L’intervento rappresenta più del 70% del successo del trattamento, e in questo senso il dottor Juan José Torrent, chirurgo oncologico ginecologico dell’Hospital El Pilar di Barcellona, afferma che “questi interventi chirurgici sono molto complessi e devono essere realizzati da professionisti esperti di questo tipo di interventi”.

Ci sono diverse pubblicazioni scientifiche che confermano questo punto di vista, anche se la realtà è che la maggior parte delle donne di fronte a una diagnosi di cancro all’ovaio dà priorità al trattamento prima di informarsi e decidere di mettersi nelle mani di un chirurgo esperto.

L’obiettivo, dice il dottor Torrent, “è garantire la corretta asportazione dei margini del tumore per non lasciare cellule cancerogene che possano circolare e attaccare altri organi della cavità addominale”.

Quali analisi diagnosticano il cancro all’ovaio?

Al di là dell’analisi pelvica e citologica che si realizza durante le visite ginecologiche periodiche, per giungere alla diagnosi si prescrivono prove complementari:

  1. Analisi di marcatori tumorali mediante un’analisi che misura il marcatore CA-125. Un’alterazione è un primo segnale di allerta
  2. Ecografía transvaginale, una tecnica a ultrasuoni che individua masse addominali anormali
  3. TAC e/o RMN addominale e pelvica per valutare se sono stati interessati altri organi e si individua la presenza di impianti peritoneali.

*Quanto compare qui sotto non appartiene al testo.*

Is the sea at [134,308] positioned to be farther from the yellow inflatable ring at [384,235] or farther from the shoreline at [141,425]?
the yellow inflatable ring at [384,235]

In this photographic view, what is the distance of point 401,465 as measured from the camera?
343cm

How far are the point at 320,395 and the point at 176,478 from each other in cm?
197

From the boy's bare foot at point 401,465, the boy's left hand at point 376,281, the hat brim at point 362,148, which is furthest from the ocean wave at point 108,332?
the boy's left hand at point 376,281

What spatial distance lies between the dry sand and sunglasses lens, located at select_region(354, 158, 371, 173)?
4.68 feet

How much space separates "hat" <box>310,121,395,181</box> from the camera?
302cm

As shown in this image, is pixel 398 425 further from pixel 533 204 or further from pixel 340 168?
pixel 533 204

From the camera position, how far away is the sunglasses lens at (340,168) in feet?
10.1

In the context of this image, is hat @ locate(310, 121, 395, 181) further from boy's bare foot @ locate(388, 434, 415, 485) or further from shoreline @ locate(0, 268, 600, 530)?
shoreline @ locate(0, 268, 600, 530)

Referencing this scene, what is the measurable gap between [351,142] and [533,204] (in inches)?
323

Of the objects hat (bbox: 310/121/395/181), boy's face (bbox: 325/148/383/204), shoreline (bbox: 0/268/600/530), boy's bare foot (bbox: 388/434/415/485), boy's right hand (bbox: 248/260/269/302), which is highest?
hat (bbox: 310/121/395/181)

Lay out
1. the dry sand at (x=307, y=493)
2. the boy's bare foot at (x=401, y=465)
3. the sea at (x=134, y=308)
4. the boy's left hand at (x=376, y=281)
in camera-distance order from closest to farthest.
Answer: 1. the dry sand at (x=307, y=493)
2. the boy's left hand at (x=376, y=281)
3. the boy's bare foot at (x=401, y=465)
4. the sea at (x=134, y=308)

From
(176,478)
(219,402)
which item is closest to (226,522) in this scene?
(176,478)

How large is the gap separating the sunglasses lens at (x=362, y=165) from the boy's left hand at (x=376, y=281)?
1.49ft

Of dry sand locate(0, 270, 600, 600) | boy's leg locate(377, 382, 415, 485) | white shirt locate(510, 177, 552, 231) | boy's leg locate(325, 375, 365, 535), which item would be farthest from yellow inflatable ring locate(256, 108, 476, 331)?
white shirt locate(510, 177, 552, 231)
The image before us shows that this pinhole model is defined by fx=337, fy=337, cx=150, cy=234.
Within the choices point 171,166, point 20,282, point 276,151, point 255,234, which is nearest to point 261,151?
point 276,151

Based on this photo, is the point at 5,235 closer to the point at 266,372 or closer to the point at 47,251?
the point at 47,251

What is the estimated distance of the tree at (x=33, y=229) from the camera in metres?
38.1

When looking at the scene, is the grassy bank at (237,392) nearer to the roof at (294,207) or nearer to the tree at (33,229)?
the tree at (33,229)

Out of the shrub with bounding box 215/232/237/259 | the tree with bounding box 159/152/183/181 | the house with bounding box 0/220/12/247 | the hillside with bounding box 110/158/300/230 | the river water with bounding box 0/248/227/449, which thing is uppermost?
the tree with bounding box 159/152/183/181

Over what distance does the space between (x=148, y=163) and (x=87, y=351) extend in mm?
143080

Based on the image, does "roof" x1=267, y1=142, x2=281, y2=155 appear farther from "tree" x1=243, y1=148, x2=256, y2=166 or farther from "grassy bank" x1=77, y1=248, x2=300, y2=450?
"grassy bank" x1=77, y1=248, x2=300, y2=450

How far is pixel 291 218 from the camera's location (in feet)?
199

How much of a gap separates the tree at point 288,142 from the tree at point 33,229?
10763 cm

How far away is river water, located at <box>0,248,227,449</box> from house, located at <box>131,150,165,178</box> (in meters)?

Se avete dubbi e volete informazioni, ci sono donne che sono passate per questa esperienza e possono aiutarvi. Sono organizzate e sono le comunità più attive perché vogliono far conoscere la malattia.

Contattate l’associazione di pazienti colpite dal cancro all’ovaio del vostro Paese. Ci sono anche delegazioni a livello internazionale.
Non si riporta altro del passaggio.